## SOURCE DOCUMENT
Interaction with a DBMS occurs through specialized languages. The Data Definition Language (DDL) is used to define metadata—the "data about the data," such as the names of columns and their types. The Data Manipulation Language (DML), primarily SQL, is used to search for or update actual records.

SQL is distinct because it is a declarative language. In imperative languages like C++ or Python, a programmer must write the step-by-step instructions for how to perform a task. In a declarative language, the user only describes what result they want. The DBMS uses a query compiler to analyze the request and an execution engine to find the most efficient path—the "query plan"—to retrieve the data.

## PROVIDED MATERIAL
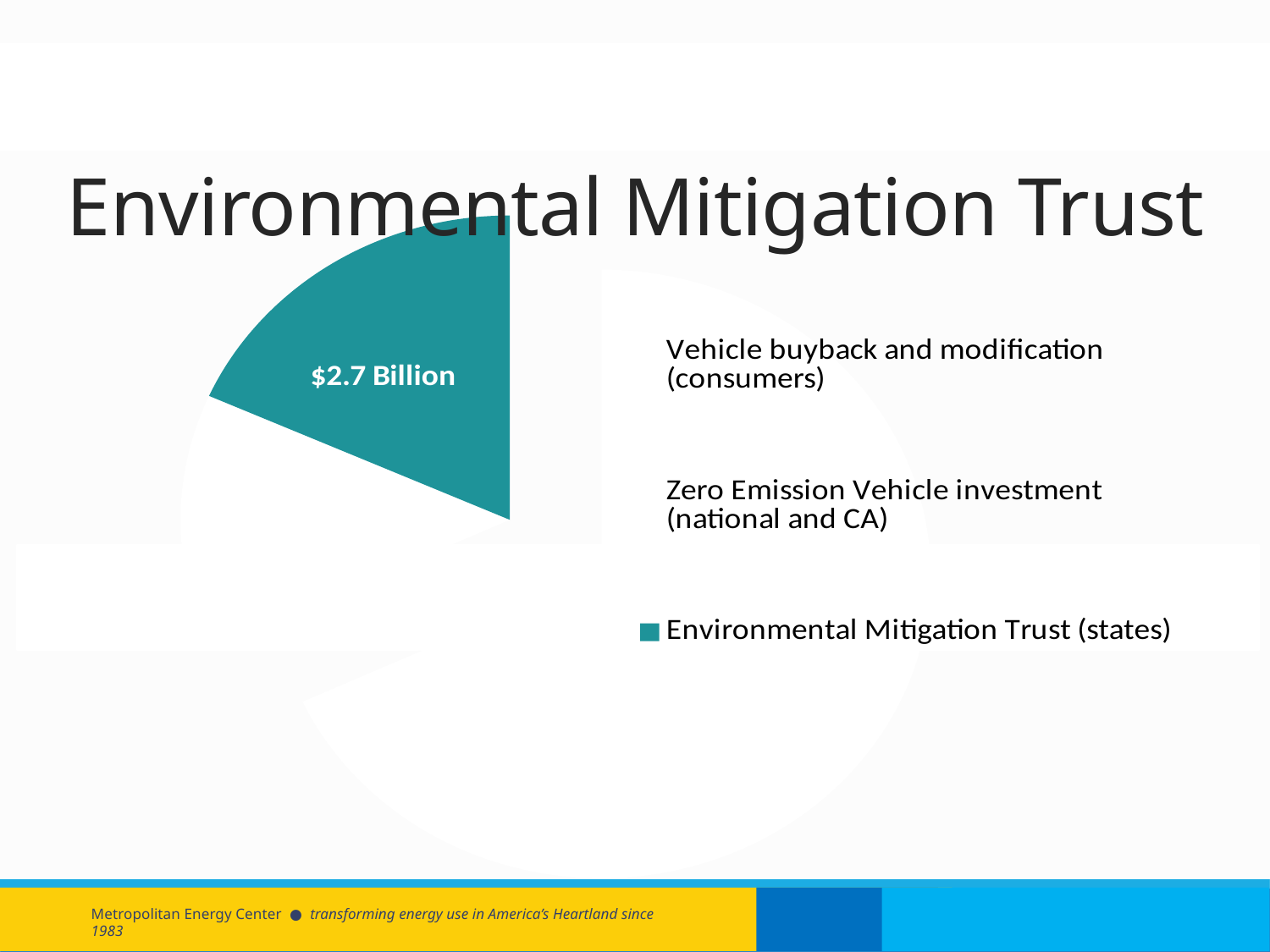
What colour is the slice for Environmental Mitigation Trust (states)? teal What is the title of the slide containing the pie chart? Environmental Mitigation Trust How many entries does the legend of the pie chart list? 3 What value is printed on the teal slice of the pie chart? $2.7 Billion What kind of chart is shown on the slide? pie chart Which legend entry does the teal slice labelled $2.7 Billion correspond to? Environmental Mitigation Trust (states)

## ASSIGNMENT 1
According to the passage on database languages, what name is given to the most efficient path the DBMS finds for retrieving data?
## ASSIGNMENT 2
Extend the passage on database languages past its last sentence.
The listing is material apart from the passage on database languages.

## EXERCISE ANSWER 1
The query plan.

## EXERCISE ANSWER 2
\nt{The efficiency of modern databases is largely due to the query compiler's ability to optimize a declarative request into a high-performance execution strategy.}

\section{Measurement and Scaling in the Era of Big Data}

The scale of data generated today is exponential, often said to double every few years. Engineers must be familiar with the international system of units for volume. While standard kilo and mega represent powers of 10 ($10^3$ and $10^6$), computer science often relies on binary prefixes like kibi ($2^{10} = 1024$) and mebi ($2^{20}$) to ensure precision in memory and storage calculations. We are now entering the age of Zettabytes and Yottabytes, requiring a deep understanding of how to scale information systems to meet these unprecedented demands.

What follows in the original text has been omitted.